ACTIVITY 1: Please extract everything in the blog entry from "RIP lovely man, thank" down to "campaign. I hope.", copying it word for word.
ACTIVITY 2: According to the blog entry, at which radio station did Brad work as a disc jockey?

DOCUMENT SEGMENT:
Triple Whammy
April 8, 2020
Three things dominated my thoughts today (covid-19 was not one of them, shockingly).
John Prine died last night (complications from coronovirus). It’s a really sad loss. I listened to him a lot during a time when I was deep into finding myself — during my first years in Davis, graduating from college, figuring out where I was going with my life, my first real adult years. It’s a direct association — my bumpy growth, John Prine’s songs.
My boyfriend at the time (1979-ish) Brad, was a disc jockey at KDVS and had the coveted Saturday night time slot. He’d play a lot of great rock and roll from 10 to midnight, then would quiet things down between midnight and 2am and that was John Prine and Bonnie Raitt ballad time (lots of others, too, but those are two I most remember). Often Brad would say something like, “this one’s for you, Pedrohijo” (he called me Pedrohijo) and then, “Angel From Montgomery” might play. It was pretty fun.
John Prine was such a decent human being who wrote compassionately about people in real life. He was a tender poet, he cared about justice, and was a comrade in the fight against the Vietnam war. Because of terrible skin cancer that required removal of a sizable portion of his neck (about 20 years ago), his voice at the end of his life had been completely transformed to something gravely and deep. Same songs but with a raspy, seasoned elder’s quality. If I’d have been blogging last October, I’d have written about how Jim and I cried through a good portion of his concert at the Mondavi. It was his presence, his familiar songs, his wrenching lyrics, his aging, my aging, the obvious hole in his neck. He’d aged almost cruelly, but had not lost his humanity nor humor.
I can cry easily thinking about it all.
RIP lovely man, thank you for your music.
Whammy #2 was that Bernie Sanders suspended, as they say, his 2020 presidential bid today. Not quite dropped out, since he’s planning to stay on the ballot in the remaining states’ primaries in order to continue to amass delegates in order that he have a legitimate influence on the party platform. That’s good. He committed to supporting Joe, who he called a decent guy, and underscored that this is a must win election. My feeling is that, by doing it this way, he maintains the enthusiasm of his dedicated base toward a worthwhile goal — all of our goals, regardless of whom we supported at any point in this race. He’ll have ample time to bring his die hard supporters along with the idea that this is about preserving the critical elements of a movement, and Joe will have ample time to integrate some of Bernie’s vision into his campaign. I hope.

DATA SHOWN:
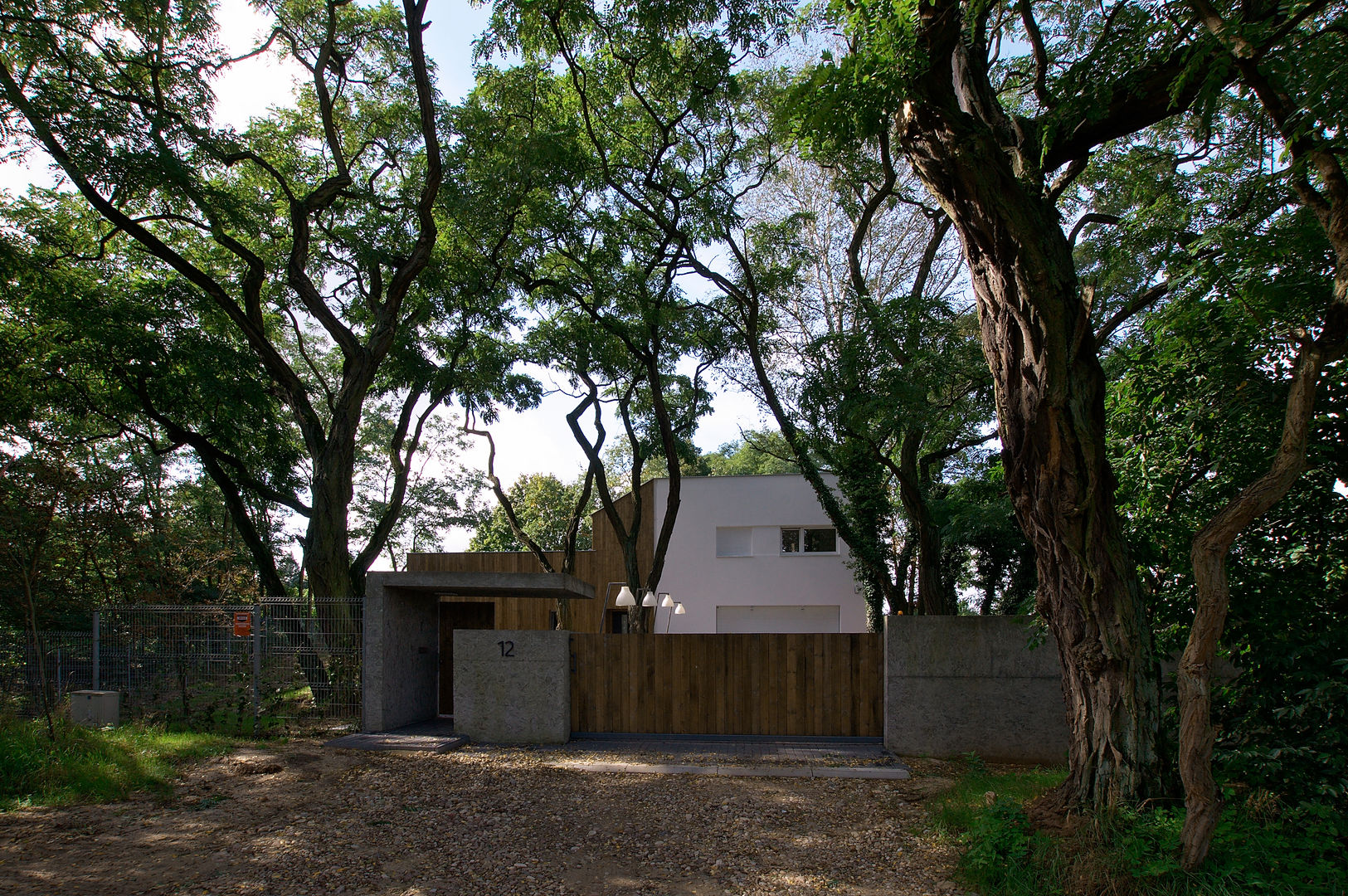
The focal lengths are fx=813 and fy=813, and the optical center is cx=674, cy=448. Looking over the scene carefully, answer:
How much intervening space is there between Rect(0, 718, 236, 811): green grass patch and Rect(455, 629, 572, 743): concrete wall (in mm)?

FINAL ANSWER 1:
RIP lovely man, thank you for your music.
Whammy #2 was that Bernie Sanders suspended, as they say, his 2020 presidential bid today. Not quite dropped out, since he’s planning to stay on the ballot in the remaining states’ primaries in order to continue to amass delegates in order that he have a legitimate influence on the party platform. That’s good. He committed to supporting Joe, who he called a decent guy, and underscored that this is a must win election. My feeling is that, by doing it this way, he maintains the enthusiasm of his dedicated base toward a worthwhile goal — all of our goals, regardless of whom we supported at any point in this race. He’ll have ample time to bring his die hard supporters along with the idea that this is about preserving the critical elements of a movement, and Joe will have ample time to integrate some of Bernie’s vision into his campaign. I hope.

FINAL ANSWER 2: KDVS